The Quick and the Dead


Ellen (Sharon Stone) arrives in the Old West town of Redemption seeking revenge for the murder of her sheriff father (Gary Sinise) years ago by the town’s tyrant, John Herod (Gene Hackman), a ruthless gunfighter intent on rattling the people by staging a dueling contest. Meanwhile, Herod’s former chum, Cort (Russell Crowe), and son, “the Kid” (Leonardo DiCaprio), are forced to join the competition. Sam Raimi directs.

Brian
Rating: 5 out of 10

“The Quick and the Dead” is a piece of crap script with a fantastic director. It goes to show you how far a great visual style can take you.

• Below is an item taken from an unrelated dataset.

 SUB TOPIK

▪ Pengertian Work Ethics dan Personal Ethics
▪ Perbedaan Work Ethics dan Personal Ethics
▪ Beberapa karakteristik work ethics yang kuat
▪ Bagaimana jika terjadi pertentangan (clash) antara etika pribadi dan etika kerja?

It’s certainly not a typical Western. In fact, it almost reminded me of what would happen if you toned down “Army of Darkness,” took out the demons, and set it in the old west. The signature Sam Raimi over-the-top action is here and it’s the best part of the film. The gunfights are suspenseful and well edited. Also, the cast is great. Sharon Stone, Gene Hackman, Leonardo DiCaprio, and Russull Crowe are all here. They each have a unique personality and bring something to the film. But, the script I mentioned earlier doesn’t do them any favors. The DiCaprio-Hackman father-son angle is stupid. It adds nothing to the story because it’s never developed and they have almost no interactions. Also, Russell Crowe’s past is mentioned but never explored. We’re told he was a horrible man who found God. Why couldn’t there have been some flashback? Speaking of interesting, Sharon Stone’s character is well acted but it’s supposed to be the lead and it’s the least interesting angle. It’s typical “You killed my Dad so I’m going to get revenge” stuff. It leads to an ending that was predictable fluff.

At the end of the day, an A-list cast and an A-list director can’t save you from an F-script.